La suavidad da paso a algo más carnal. Más real. Su lengua encuentra la mía, y el mundo simplemente… se detiene. Sus labios me devoran como si me conocieran desde siempre, como si hubieran esperado una eternidad para esto. Y yo respondo con la misma necesidad, la misma hambre, sin vergüenza. Mis manos se aferran a su camisa, tironean de ella como si me faltara el oxígeno y él fuera mi única salvación.

Siento sus dedos en mi espalda, su tacto decidido, urgente. Suben por mi cintura, bajan con descaro hasta encontrar mis caderas. Se detienen ahí, por un segundo apenas, como preguntando si puede. Y yo, en lugar de detenerlo, me pego más a él, como si mi cuerpo le estuviera rogando que no pare.
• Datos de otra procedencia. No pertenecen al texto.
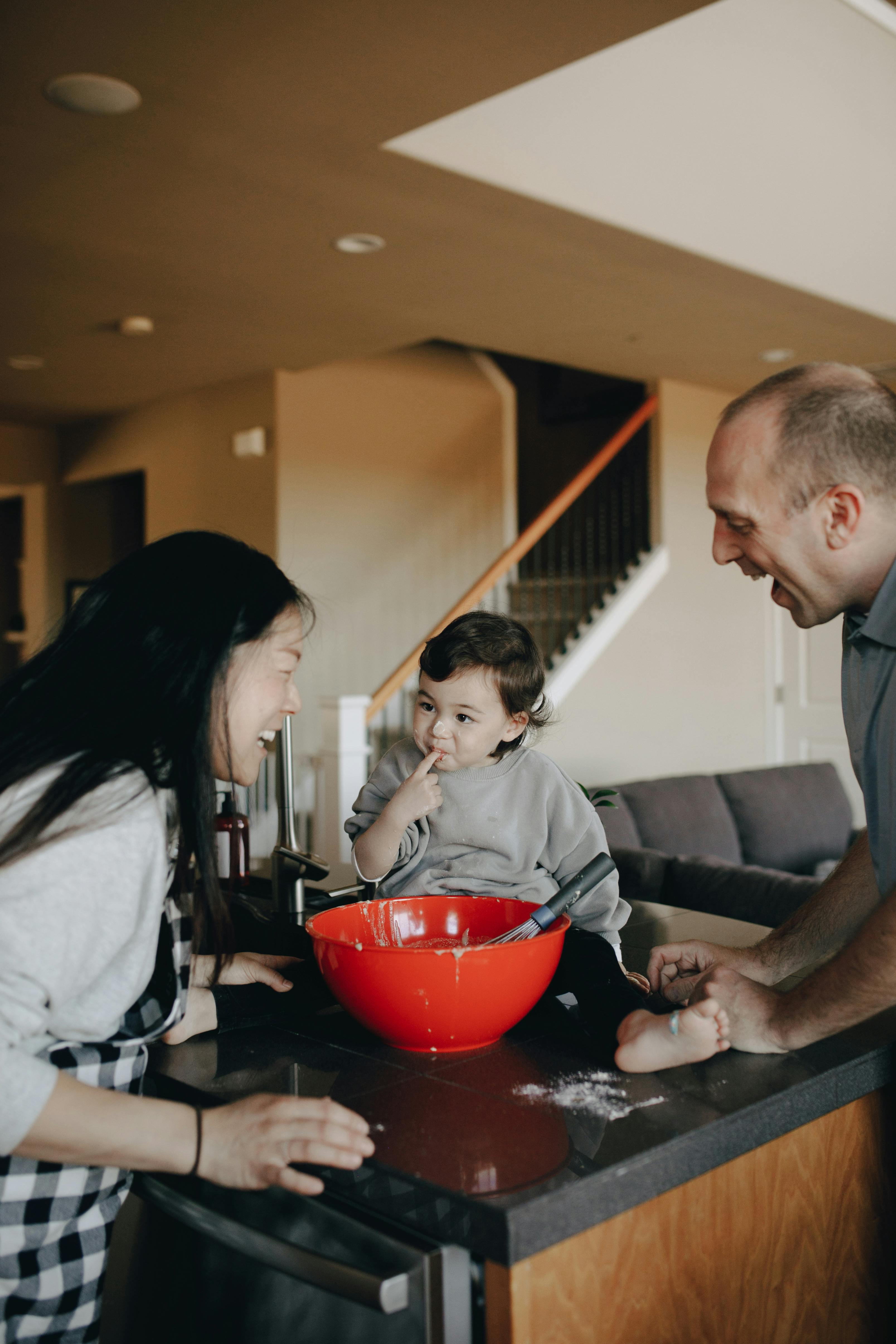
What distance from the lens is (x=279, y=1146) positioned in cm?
90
Gimo suave en su boca, sin poder evitarlo. Es tan instintivo, tan físico, tan mío. Su mano se desliza más abajo, sujetándome por las nalgas con firmeza, haciéndome chocar contra él. Siento su erección, dura, directa, sin esconderse. Y algo dentro de mí se enciende como una chispa que corre por mis piernas, se instala entre ellas y me estremece entera.
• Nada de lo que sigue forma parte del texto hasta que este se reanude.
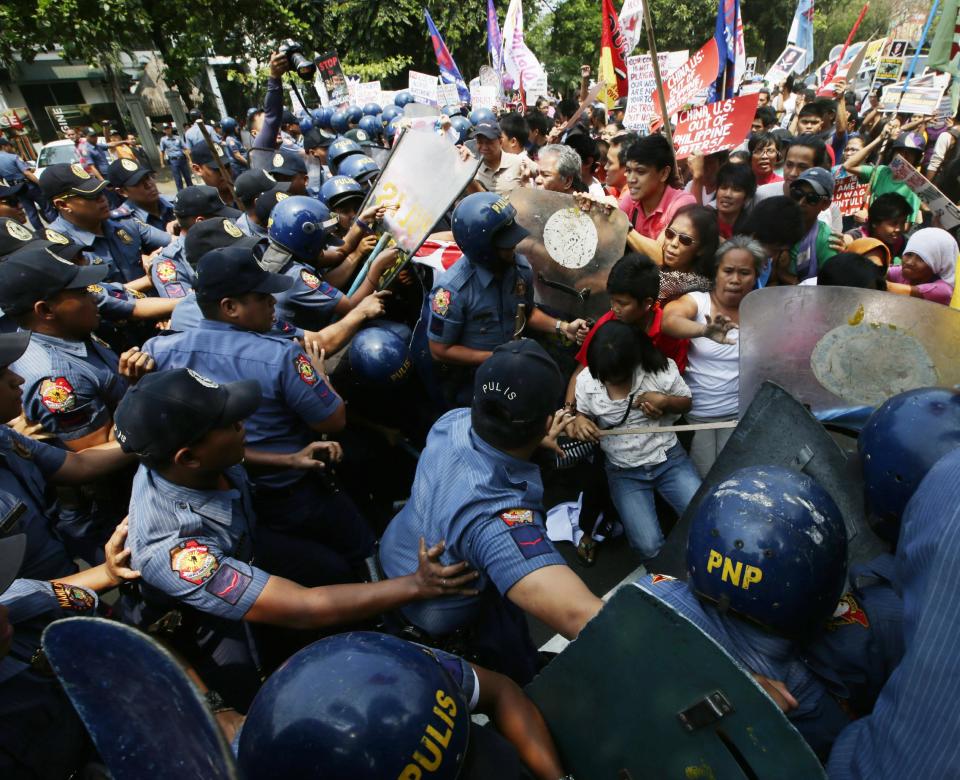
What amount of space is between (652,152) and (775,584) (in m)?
3.36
Mis rodillas flaquean. Me derrito. Me muerdo su labio inferior, apenas. Él reacciona con un gruñido contenido, como si estuviera al límite.

Se aparta lo justo, su frente apoyada en la mía, ambos respirando agitados, con las bocas húmedas y temblorosas.

—Violet no quiero que esto acabe todavía —susurra, ronco, con un temblor de deseo que me perfora.

Lo miro. No puedo hablar. Siento la piel caliente, los muslos apretados, los labios hinchados. Estoy latiendo.

—Hay un hotel a una cuadra… —añade con cautela, mirándome con respeto, pero sin ocultar lo que siente—. No es un plan premeditado… pero si tú quieres… si tú también…

No me presiona. Me lo ofrece. Y eso lo hace aún más tentador. Mi corazón late en mi garganta. Estoy a punto de decir que no. Porque sé que esto puede descontrolarse. Porque no sé si estoy lista para estar con otro hombre, porque tengo miedo, pero su mirada… mi cuerpo… el beso…me tienen indecisa.